▶ [Prompt A] In the earnings call transcript, by what percentage did the average basket value rise during the 12-week quarter?
▶ [Prompt B] Please quote the earnings call transcript word for word, from the passage that opens with "We have Instacart, of" to the one that closes with "what to expect.".

Interestingly, when you look at nondiscretionary items like food and sundries versus discretionary items across the nonfoods categories, including big-ticket items like furniture, electronics and the like, we've actually had, relatively speaking, a little more strength in some of those nonfood categories.
So that I think allays some of any concerns that some people have had. But generally speaking, I'd have to say our customers are still pretty healthy and we are still getting good renewal rates notwithstanding a very small impact from some of the credit card transitions and so we feel pretty good at this point about that.
And certainly I feel good about some of the merchandising stuff that we've got going on. By the way, one of the other data points I've been asked several times in the last few weeks each time we've reported sales in the last couple of months is is it deflation, is it weakness, is it dotcom, whatever.
The fact of the matter is, if you look at during the 12-week quarter on a year-over-year basis, if we just take the average items per unit in the basket going through the front end, US only, so US only, it was up 1.4%. So we are getting people to buy more items, if you will. The average basket value is up 0.4%.
The simple implication there is you've got deflation presumably -- deflationary pressures of about 1%. Now that's a good educated guess. There could be other impacts of sizes, but typically we go into bigger sizes, not smaller sizes and bigger pack sizes.
So I think overall there's probably still a little bit more deflation that we've seen over the last couple of quarters spread to other items in the nonfood category as well as we've seen. In terms of third-party partnerships, we are pretty agnostic. We have good relationships with Google in regard to Google Shopping Express.
We have Instacart, of course, Google's, in six large communities in the country -- the Bay area, the LA area and a few others and Instacart I think is now in well over 15, maybe even 20 markets where we participate with them, and also a few of the others out there. In terms of expectations, we didn't know what to expect.
I believe that we generally are the anchor tenant, if you will, in many of these opportunities where there is more than just Costco items being purchased and sold just to provide to the end consumer, and so we think it's been good.
It's still small relative to -- we still want you to come into the warehouse and we are going to still figure out how to continue to do that, but it's growing nicely and it's certainly on a small scale a bit of a help. In terms of expansion plans, I think you asked about openings, looks like our goal is still similar next year, about 30.
We will shoot for something a little over 30 and end up about 30 if history repeats itself. We probably had a few more relative to that 30 number, a few more in the US this year than we would have anticipated if you would have asked me a few years ago. I think some of that is timing.
We've had success in the US and probably the expectation of some of the markets we've gone into in the last couple of years, if you asked me five years ago, would we be going into some of these markets where we have never been in and our competitors have been in for up to 30 years.
We've had success in those markets, whether it's Mobile or Tulsa or Toledo or Rochester and New Orleans, and so probably there's a few more in those markets on top of the few that we opened like whatever [indiscernible] number we have in the Puget Sound or LA, where they are harder to find because we are very specific locations to fill in markets.
So I think that's probably one thing. Looking at the 30 next year, and this is a guess, it's probably not two-thirds, not 21 over 29. If I had to guess, it's probably a little less than half, 50%, 52%. And again, that's a guess at this point..
Thanks very much..
And your next question comes from the line of Simeon Gutman of Morgan Stanley..
Good morning. Simeon Gutman.
Richard, the Visa transition besides the timing that started a little later, anything else to think about? Interchange fees probably start to go down when it happens, but are there other costs that make your SG&A or any other line items elevated temporarily?.

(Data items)
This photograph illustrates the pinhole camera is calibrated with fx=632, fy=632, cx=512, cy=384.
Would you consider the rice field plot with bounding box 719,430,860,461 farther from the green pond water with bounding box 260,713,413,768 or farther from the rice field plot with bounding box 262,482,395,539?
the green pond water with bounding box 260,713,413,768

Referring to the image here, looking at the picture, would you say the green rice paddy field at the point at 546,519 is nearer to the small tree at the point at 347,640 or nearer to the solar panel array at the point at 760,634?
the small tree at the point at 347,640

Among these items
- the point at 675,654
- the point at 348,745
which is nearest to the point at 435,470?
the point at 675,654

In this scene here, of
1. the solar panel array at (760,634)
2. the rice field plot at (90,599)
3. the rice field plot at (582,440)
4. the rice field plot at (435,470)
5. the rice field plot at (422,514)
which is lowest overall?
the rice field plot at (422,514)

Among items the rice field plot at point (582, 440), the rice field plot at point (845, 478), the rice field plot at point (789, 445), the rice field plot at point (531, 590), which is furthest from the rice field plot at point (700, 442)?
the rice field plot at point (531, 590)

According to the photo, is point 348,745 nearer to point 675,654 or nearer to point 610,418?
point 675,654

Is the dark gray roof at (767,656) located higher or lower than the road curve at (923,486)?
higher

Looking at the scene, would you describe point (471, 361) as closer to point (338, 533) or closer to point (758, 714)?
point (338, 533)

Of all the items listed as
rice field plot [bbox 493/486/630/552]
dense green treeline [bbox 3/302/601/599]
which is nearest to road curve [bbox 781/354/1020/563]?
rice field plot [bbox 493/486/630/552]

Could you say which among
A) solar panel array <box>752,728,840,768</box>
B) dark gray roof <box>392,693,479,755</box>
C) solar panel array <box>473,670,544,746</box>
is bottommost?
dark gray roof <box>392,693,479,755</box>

▶ [Full response A] 0.4%

▶ [Full response B]
We have Instacart, of course, Google's, in six large communities in the country -- the Bay area, the LA area and a few others and Instacart I think is now in well over 15, maybe even 20 markets where we participate with them, and also a few of the others out there. In terms of expectations, we didn't know what to expect.